* _GIVEN TASK_:
Copy out the lines below word for word, from the very first line through the line containing "the protective suit sleeve at (385,385) →", with both of those lines included.

* _RECORDS_:
————

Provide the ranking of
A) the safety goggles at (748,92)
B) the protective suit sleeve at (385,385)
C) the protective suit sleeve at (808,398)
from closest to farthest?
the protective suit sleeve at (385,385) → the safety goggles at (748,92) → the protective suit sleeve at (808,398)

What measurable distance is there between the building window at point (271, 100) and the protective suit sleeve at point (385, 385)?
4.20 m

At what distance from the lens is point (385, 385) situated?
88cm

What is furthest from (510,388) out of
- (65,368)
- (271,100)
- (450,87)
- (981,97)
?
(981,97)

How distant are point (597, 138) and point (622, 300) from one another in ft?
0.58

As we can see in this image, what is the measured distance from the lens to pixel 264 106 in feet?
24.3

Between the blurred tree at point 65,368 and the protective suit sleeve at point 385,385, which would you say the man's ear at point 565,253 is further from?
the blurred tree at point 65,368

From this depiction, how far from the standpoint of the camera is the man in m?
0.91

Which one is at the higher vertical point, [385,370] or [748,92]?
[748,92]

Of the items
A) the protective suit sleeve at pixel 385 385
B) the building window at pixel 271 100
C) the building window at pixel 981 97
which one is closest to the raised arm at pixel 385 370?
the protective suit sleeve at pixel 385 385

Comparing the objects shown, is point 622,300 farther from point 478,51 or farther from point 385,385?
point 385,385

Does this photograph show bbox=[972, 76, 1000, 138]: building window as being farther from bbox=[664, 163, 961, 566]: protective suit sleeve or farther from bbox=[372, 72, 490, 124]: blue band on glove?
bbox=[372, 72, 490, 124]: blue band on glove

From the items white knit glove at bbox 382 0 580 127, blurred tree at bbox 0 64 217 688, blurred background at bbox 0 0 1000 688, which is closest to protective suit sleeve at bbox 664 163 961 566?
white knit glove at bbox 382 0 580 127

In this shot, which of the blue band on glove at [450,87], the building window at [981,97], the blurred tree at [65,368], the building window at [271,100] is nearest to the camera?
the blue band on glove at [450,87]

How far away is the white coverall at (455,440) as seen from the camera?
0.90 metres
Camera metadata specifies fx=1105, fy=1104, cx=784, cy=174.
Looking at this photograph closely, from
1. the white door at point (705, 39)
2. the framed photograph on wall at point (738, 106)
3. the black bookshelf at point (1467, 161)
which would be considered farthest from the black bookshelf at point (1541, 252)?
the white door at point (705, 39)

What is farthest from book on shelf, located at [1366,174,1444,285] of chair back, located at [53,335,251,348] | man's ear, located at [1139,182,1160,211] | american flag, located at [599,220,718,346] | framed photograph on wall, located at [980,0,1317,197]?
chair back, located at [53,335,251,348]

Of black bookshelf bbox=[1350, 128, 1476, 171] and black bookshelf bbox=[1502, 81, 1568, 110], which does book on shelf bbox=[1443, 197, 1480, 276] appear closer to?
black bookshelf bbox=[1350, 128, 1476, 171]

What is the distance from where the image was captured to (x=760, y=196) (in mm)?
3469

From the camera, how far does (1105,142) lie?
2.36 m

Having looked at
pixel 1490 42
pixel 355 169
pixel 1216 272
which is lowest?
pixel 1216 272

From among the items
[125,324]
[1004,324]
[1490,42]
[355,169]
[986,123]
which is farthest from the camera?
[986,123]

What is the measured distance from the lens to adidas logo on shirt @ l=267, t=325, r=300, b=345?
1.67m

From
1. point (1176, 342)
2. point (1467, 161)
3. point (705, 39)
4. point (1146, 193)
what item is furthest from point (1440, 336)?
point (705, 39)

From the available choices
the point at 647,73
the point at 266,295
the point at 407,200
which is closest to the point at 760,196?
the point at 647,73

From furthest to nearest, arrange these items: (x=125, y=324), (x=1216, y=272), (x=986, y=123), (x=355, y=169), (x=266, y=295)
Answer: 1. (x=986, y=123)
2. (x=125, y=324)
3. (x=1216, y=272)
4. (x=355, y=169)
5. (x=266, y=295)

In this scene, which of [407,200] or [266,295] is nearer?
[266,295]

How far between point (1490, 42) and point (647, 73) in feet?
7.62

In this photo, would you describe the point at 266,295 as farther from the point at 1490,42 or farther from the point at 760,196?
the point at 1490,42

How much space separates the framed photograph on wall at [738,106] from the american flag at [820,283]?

————

* _SOLUTION FOR THIS PROBLEM_:
Provide the ranking of
A) the safety goggles at (748,92)
B) the protective suit sleeve at (385,385)
C) the protective suit sleeve at (808,398)
from closest to farthest?
the protective suit sleeve at (385,385) → the safety goggles at (748,92) → the protective suit sleeve at (808,398)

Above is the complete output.